***** Extrait présenté *****
L’aumônier de la prison ne lui a jamais fait une visite dans sa détresse morale et a même répondu par un refus à toute demande d’entretien. Je sais bien qu’une coutume barbare privait les aliénés des secours de la religion. Mais comment une exception ne se fit-elle pas pour un homme d’une si grande valeur intellectuelle et morale, qui conservait dans sa conversation et dans ses écrits tant de lucidité ? Le prieur de l’hôpital était un homme lettré et vertueux dont le poète ne parle qu’avec égards, qu’il n’accuse pas personnellement de dureté, mais qui dut obéir à des ordres supérieurs en ne témoignant à son prisonnier aucune commisération.
***** Données présentées *****
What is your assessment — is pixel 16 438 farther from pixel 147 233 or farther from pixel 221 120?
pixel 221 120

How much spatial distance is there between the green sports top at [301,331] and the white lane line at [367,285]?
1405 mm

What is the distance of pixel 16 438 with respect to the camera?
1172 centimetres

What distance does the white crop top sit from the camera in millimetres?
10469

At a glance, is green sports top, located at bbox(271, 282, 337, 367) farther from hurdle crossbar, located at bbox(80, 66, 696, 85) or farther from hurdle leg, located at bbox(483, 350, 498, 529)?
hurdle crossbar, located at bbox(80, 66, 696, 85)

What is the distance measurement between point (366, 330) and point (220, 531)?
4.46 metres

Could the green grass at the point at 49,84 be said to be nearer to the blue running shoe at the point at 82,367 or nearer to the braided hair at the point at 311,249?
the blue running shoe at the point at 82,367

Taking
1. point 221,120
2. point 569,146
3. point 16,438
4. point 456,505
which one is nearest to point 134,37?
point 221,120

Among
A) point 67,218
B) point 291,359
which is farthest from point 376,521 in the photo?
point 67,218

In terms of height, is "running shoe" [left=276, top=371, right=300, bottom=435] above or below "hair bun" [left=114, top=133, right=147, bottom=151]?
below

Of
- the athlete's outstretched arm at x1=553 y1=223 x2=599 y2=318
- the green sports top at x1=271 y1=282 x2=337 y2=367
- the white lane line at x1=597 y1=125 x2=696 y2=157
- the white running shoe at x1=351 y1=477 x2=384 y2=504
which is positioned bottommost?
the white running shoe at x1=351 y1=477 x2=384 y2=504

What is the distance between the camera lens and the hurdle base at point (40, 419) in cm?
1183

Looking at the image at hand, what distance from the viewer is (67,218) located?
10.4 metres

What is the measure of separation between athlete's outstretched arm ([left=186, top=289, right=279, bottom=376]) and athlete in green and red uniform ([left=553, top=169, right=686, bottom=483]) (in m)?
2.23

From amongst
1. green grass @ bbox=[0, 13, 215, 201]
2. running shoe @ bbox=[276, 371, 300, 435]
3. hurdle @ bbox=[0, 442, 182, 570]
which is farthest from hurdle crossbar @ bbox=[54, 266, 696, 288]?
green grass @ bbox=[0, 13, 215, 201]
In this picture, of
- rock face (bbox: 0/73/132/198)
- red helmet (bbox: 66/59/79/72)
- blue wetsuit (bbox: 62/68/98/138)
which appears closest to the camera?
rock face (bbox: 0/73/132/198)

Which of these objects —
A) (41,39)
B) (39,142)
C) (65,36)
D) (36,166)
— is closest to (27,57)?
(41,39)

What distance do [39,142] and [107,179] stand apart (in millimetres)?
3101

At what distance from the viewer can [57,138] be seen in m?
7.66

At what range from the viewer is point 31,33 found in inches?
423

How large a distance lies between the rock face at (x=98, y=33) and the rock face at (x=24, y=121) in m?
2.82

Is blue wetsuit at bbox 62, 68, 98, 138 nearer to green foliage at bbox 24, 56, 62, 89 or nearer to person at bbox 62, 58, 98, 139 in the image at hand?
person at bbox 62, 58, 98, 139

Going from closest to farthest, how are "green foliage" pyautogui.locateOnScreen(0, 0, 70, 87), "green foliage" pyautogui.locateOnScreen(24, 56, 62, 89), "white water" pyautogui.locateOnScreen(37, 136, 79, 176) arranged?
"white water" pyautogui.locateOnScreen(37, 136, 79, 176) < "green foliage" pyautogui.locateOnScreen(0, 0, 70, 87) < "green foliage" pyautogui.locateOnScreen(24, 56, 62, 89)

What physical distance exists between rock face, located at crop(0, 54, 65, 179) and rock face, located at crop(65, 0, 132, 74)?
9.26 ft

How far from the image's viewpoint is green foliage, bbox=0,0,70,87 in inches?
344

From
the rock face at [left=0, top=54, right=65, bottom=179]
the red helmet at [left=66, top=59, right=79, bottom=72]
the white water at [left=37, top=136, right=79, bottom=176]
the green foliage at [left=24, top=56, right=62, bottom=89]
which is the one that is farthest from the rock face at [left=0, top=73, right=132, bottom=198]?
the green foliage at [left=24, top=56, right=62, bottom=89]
*****
Exercices:
(A) Pour chaque affirmation, dites si elle concorde avec l’extrait par oui ou par non, et citez à l’identique les mots de l’extrait qui tranchent.
(i) L’aumônier de la prison a rendu visite au poète dans sa détresse morale.
(ii) Le prieur de l’hôpital est présenté comme un homme lettré et vertueux.
(iii) Le poète accuse personnellement le prieur de dureté.
(B) D’après l’extrait, qu’est-ce qui privait les aliénés des secours de la religion ?
(C) Renvoyez le passage de l’extrait qui va de « L’aumônier de la » jusqu’à « prisonnier aucune commisération. » inclus.
Ces lignes proviennent d’une autre source que l’extrait.

Corrigé:
(A)
(i) Non : « ne lui a jamais fait une visite dans sa détresse morale »
(ii) Oui : « Le prieur de l’hôpital était un homme lettré et vertueux »
(iii) Non : « qu’il n’accuse pas personnellement de dureté »

(B) Une coutume barbare.

(C)
L’aumônier de la prison ne lui a jamais fait une visite dans sa détresse morale et a même répondu par un refus à toute demande d’entretien. Je sais bien qu’une coutume barbare privait les aliénés des secours de la religion. Mais comment une exception ne se fit-elle pas pour un homme d’une si grande valeur intellectuelle et morale, qui conservait dans sa conversation et dans ses écrits tant de lucidité ? Le prieur de l’hôpital était un homme lettré et vertueux dont le poète ne parle qu’avec égards, qu’il n’accuse pas personnellement de dureté, mais qui dut obéir à des ordres supérieurs en ne témoignant à son prisonnier aucune commisération.